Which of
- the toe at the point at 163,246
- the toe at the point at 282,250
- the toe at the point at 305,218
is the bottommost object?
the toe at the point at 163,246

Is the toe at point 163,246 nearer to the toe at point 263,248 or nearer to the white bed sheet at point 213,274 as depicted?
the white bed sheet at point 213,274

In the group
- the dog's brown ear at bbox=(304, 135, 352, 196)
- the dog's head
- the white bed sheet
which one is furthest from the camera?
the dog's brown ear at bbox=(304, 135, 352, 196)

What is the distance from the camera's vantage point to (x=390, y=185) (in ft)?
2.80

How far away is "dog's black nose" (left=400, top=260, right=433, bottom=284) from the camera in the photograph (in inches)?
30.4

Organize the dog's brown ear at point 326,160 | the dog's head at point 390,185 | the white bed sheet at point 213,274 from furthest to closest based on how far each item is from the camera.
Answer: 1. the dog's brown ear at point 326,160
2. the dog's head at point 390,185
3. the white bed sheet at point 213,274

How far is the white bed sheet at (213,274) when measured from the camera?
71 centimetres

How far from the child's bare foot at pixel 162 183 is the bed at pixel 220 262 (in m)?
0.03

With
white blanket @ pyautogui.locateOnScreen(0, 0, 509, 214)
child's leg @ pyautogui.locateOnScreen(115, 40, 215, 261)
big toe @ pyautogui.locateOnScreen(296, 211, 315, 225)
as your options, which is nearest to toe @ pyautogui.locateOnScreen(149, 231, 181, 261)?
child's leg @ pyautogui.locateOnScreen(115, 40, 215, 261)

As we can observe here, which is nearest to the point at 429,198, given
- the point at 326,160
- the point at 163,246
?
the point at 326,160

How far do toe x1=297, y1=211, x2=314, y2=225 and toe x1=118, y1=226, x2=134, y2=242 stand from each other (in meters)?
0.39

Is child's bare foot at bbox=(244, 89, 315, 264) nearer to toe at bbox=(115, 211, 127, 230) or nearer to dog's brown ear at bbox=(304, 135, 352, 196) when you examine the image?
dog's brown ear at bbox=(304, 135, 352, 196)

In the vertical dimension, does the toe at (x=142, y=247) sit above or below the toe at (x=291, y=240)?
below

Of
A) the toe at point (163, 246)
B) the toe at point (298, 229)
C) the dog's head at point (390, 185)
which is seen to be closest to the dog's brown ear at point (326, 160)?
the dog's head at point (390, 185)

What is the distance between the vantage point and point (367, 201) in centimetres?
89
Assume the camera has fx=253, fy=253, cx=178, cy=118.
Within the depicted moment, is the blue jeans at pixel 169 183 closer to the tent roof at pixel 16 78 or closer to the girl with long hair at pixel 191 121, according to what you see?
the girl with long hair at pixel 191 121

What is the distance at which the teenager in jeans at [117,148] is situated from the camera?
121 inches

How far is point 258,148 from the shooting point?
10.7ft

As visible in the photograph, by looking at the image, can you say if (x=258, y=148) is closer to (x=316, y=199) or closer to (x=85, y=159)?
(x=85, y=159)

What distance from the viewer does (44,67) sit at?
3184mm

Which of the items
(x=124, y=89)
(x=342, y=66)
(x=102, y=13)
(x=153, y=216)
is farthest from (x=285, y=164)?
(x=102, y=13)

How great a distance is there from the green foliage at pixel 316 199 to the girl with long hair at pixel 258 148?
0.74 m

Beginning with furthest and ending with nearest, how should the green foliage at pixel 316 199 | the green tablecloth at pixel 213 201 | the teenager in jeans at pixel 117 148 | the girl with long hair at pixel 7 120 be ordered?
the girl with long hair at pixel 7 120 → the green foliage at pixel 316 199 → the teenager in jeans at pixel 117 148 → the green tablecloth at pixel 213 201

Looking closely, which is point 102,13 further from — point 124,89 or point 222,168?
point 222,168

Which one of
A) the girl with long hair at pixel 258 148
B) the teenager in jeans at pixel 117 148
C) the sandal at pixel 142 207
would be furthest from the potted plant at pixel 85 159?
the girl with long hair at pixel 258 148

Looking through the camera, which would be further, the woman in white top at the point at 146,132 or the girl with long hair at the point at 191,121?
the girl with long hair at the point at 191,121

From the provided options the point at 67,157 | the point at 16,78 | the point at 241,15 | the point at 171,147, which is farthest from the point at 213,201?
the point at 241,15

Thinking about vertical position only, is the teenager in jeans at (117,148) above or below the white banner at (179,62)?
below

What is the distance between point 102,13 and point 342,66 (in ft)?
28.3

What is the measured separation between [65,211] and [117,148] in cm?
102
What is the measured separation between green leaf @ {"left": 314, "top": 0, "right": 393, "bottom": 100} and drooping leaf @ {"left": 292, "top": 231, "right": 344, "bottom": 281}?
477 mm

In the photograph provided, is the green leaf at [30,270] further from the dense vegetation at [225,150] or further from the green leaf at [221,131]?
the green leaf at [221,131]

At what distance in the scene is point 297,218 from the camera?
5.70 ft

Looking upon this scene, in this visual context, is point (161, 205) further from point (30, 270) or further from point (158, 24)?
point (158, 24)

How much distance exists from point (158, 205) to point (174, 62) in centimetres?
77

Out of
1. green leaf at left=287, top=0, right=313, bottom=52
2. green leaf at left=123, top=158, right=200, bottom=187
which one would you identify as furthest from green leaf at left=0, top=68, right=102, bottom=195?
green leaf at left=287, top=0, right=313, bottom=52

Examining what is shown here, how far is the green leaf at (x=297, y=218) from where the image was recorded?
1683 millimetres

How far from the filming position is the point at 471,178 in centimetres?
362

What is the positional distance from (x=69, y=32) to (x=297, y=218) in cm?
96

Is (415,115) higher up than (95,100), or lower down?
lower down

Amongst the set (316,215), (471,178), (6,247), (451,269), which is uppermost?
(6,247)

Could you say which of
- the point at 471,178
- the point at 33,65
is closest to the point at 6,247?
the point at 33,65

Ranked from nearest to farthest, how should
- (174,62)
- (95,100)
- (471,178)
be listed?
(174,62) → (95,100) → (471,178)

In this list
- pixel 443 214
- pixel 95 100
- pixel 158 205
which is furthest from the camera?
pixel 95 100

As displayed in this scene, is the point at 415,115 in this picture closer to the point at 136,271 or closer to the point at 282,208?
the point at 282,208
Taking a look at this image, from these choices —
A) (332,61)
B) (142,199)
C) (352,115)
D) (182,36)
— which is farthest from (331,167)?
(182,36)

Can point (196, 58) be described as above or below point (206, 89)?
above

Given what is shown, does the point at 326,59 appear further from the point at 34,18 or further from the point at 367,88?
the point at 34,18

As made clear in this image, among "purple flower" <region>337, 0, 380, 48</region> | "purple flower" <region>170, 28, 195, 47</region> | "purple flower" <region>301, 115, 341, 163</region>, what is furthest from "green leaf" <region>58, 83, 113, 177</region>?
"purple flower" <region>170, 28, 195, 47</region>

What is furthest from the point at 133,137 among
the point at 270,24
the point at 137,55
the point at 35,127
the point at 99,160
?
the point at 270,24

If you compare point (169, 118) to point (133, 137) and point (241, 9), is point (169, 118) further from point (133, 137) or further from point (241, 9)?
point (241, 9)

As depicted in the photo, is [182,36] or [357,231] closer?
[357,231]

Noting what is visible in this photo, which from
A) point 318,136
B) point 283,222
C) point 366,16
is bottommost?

::::

SET PROBLEM »
Reproduce verbatim the stretch of the records from the line containing "Examining what is" through the end of the records.

THE COMPLETED TASK »
Examining what is shown here, how far is the green leaf at (x=297, y=218) from where the image was recorded?
1683 millimetres

How far from the filming position is the point at 471,178 in centimetres?
362

What is the positional distance from (x=69, y=32) to (x=297, y=218) in cm?
96

Is (415,115) higher up than (95,100), or lower down?
lower down

Amongst the set (316,215), (471,178), (6,247), (451,269), which is uppermost?
(6,247)

Could you say which of
- the point at 471,178
- the point at 33,65
is closest to the point at 6,247?
the point at 33,65

Ranked from nearest to farthest, how should
- (174,62)
- (95,100)
- (471,178)
be listed?
(174,62) → (95,100) → (471,178)

In this list
- pixel 443 214
- pixel 95 100
- pixel 158 205
which is furthest from the camera?
pixel 95 100

As displayed in this scene, is the point at 415,115 in this picture closer to the point at 136,271 or closer to the point at 282,208?
the point at 282,208
Taking a look at this image, from these choices —
A) (332,61)
B) (142,199)
C) (352,115)
D) (182,36)
— which is farthest from (331,167)?
(182,36)

Can point (196, 58) be described as above or below point (206, 89)?
above

Given what is shown, does the point at 326,59 appear further from the point at 34,18 or further from the point at 367,88?
the point at 34,18

As made clear in this image, among "purple flower" <region>337, 0, 380, 48</region> | "purple flower" <region>170, 28, 195, 47</region> | "purple flower" <region>301, 115, 341, 163</region>, what is furthest from "green leaf" <region>58, 83, 113, 177</region>?
"purple flower" <region>170, 28, 195, 47</region>

What is furthest from the point at 133,137 among
the point at 270,24
the point at 137,55
the point at 35,127
the point at 99,160
?
the point at 270,24

If you compare point (169, 118) to point (133, 137) and point (241, 9), is point (169, 118) further from point (133, 137) or further from point (241, 9)?
point (241, 9)

As depicted in the photo, is [182,36] or [357,231] closer?
[357,231]

Noting what is visible in this photo, which from
A) point 318,136
B) point 283,222
C) point 366,16
is bottommost?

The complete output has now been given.